[Collected data entries]
────

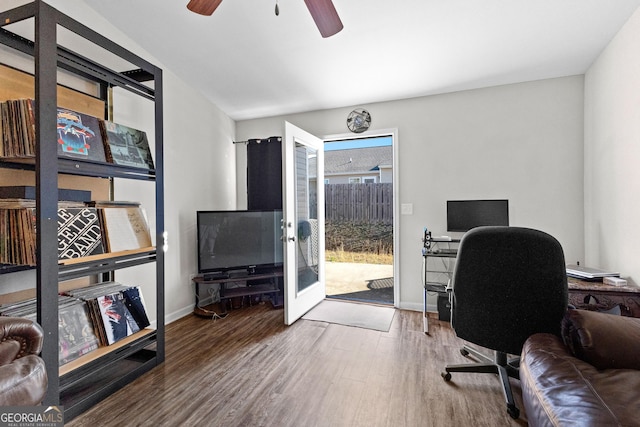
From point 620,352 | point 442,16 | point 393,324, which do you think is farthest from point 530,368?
point 442,16

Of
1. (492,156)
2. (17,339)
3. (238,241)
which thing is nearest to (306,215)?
(238,241)

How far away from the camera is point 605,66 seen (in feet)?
7.81

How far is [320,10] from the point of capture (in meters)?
1.54

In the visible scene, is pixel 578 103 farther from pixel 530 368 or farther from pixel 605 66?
pixel 530 368

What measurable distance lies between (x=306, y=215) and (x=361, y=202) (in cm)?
310

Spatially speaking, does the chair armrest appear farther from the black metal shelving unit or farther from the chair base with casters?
the chair base with casters

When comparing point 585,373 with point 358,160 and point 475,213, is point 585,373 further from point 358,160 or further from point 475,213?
point 358,160

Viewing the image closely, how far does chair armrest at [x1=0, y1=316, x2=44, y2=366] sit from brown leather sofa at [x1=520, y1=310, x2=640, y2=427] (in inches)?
76.5

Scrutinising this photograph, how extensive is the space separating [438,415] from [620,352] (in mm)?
928

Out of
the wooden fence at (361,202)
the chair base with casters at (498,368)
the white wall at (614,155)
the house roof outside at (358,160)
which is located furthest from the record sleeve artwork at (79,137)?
the house roof outside at (358,160)

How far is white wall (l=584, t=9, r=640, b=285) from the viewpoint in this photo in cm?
202

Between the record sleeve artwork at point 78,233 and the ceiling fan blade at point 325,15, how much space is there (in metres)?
1.77

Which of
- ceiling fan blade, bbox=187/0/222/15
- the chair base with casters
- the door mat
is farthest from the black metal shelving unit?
the chair base with casters

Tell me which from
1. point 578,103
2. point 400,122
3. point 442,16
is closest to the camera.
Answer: point 442,16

────

Exercise: Rewrite every row above, renaming each "ceiling fan blade" to "overhead fan blade" and leaving everything else as it stands. Omit the pictures.

Response for this exercise:
From point 620,352 | point 442,16 | point 393,324, which do you think is farthest from point 530,368?
point 442,16

Of
1. (492,156)
2. (17,339)
3. (238,241)
which thing is nearest to (306,215)?
(238,241)

How far away from the camera is point 605,66 seen (in feet)?
7.81

How far is [320,10] from the point of capture (in meters)?
1.54

In the visible scene, is pixel 578 103 farther from pixel 530 368 or farther from pixel 605 66?
pixel 530 368

What measurable distance lies between (x=306, y=215) and (x=361, y=202) (in cm)?
310

Spatially speaking, does the chair armrest appear farther from the black metal shelving unit or farther from the chair base with casters?
the chair base with casters

When comparing point 585,373 with point 358,160 and point 475,213, is point 585,373 further from point 358,160 or further from point 475,213?
point 358,160

Viewing the image closely, how far does chair armrest at [x1=0, y1=316, x2=44, y2=366] sit from brown leather sofa at [x1=520, y1=310, x2=640, y2=427] (in inches)?
76.5

Scrutinising this photograph, how extensive is the space separating [438,415] from [620,352] (in mm)?
928

Out of
the wooden fence at (361,202)
the chair base with casters at (498,368)
the white wall at (614,155)
the house roof outside at (358,160)
which is located furthest from the record sleeve artwork at (79,137)?
the house roof outside at (358,160)

How far is white wall (l=584, t=9, r=640, b=285) from the viewpoint in this photo in cm?
202

Between the record sleeve artwork at point 78,233 and the overhead fan blade at point 325,15, how much space is there (in metres)?
1.77

Which of
- overhead fan blade, bbox=187/0/222/15
- the chair base with casters
- the door mat
is farthest from the black metal shelving unit?
the chair base with casters

Tell me which from
1. point 578,103
2. point 400,122
3. point 442,16
is closest to the camera.
Answer: point 442,16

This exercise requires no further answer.